◆ What you should do: Reproduce verbatim the lines of the records from the line containing "Given [4, 33, 32, 87]: goalkeeper" through the end of the records, including both of those lines.

*****

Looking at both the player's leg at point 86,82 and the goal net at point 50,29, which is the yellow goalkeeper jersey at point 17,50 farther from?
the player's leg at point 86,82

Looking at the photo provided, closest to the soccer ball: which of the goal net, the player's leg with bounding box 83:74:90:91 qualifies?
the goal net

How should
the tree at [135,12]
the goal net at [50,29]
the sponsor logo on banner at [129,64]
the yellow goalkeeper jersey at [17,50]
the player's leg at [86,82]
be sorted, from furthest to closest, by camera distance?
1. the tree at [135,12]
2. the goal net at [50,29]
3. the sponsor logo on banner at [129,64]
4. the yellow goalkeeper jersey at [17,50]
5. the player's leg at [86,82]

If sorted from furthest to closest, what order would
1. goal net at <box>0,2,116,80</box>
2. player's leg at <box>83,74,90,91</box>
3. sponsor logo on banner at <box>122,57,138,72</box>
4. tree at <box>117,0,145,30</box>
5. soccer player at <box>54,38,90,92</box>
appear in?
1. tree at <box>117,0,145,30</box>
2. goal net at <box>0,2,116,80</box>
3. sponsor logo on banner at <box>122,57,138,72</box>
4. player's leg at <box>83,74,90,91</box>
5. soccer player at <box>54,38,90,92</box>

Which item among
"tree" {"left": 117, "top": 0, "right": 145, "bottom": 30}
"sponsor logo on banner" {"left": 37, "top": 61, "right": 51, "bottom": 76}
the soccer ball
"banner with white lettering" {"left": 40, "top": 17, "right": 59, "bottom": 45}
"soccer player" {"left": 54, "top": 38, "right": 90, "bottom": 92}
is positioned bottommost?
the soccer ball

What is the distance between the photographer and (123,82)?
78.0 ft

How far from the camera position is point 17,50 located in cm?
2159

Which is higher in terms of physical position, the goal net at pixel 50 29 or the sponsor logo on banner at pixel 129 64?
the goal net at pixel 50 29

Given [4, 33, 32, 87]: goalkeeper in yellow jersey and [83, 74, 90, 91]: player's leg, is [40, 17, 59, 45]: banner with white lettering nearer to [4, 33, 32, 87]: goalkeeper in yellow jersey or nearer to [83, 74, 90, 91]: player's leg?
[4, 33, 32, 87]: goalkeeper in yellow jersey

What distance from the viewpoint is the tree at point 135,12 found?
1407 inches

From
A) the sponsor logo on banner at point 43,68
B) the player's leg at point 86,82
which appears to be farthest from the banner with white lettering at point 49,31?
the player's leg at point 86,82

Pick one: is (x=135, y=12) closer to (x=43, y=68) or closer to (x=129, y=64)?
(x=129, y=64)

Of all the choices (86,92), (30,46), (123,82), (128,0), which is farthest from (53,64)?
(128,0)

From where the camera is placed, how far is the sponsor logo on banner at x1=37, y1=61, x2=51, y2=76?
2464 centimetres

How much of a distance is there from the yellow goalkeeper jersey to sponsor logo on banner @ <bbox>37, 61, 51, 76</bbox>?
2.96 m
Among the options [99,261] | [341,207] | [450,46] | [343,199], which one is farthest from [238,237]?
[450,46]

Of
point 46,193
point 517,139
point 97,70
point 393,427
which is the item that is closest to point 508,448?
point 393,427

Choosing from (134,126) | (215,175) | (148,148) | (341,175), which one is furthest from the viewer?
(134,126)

*****

◆ Complete answer:
Given [4, 33, 32, 87]: goalkeeper in yellow jersey and [83, 74, 90, 91]: player's leg, is [40, 17, 59, 45]: banner with white lettering nearer to [4, 33, 32, 87]: goalkeeper in yellow jersey or nearer to [83, 74, 90, 91]: player's leg?
[4, 33, 32, 87]: goalkeeper in yellow jersey

What distance from the viewpoint is the tree at point 135,12 found?
1407 inches

From
A) the sponsor logo on banner at point 43,68
B) the player's leg at point 86,82
which appears to be farthest from the banner with white lettering at point 49,31?
the player's leg at point 86,82

Pick one: is (x=135, y=12) closer to (x=43, y=68) or closer to (x=129, y=64)?
(x=129, y=64)

Of all the choices (86,92), (30,46), (123,82), (128,0), which is farthest from (53,64)?
(128,0)

From where the camera is placed, how far is the sponsor logo on banner at x1=37, y1=61, x2=51, y2=76?
2464 centimetres

How much of a distance is there from the yellow goalkeeper jersey to sponsor logo on banner @ <bbox>37, 61, 51, 76</bbox>?
2.96 m
Among the options [99,261] | [341,207] | [450,46] | [343,199], which one is farthest from [238,237]?
[450,46]

Of
point 46,193
point 517,139
point 97,70
point 393,427
which is the item that is closest to point 508,448?
point 393,427

Choosing from (134,126) | (215,175) | (148,148) | (341,175), which one is furthest from the viewer?
(134,126)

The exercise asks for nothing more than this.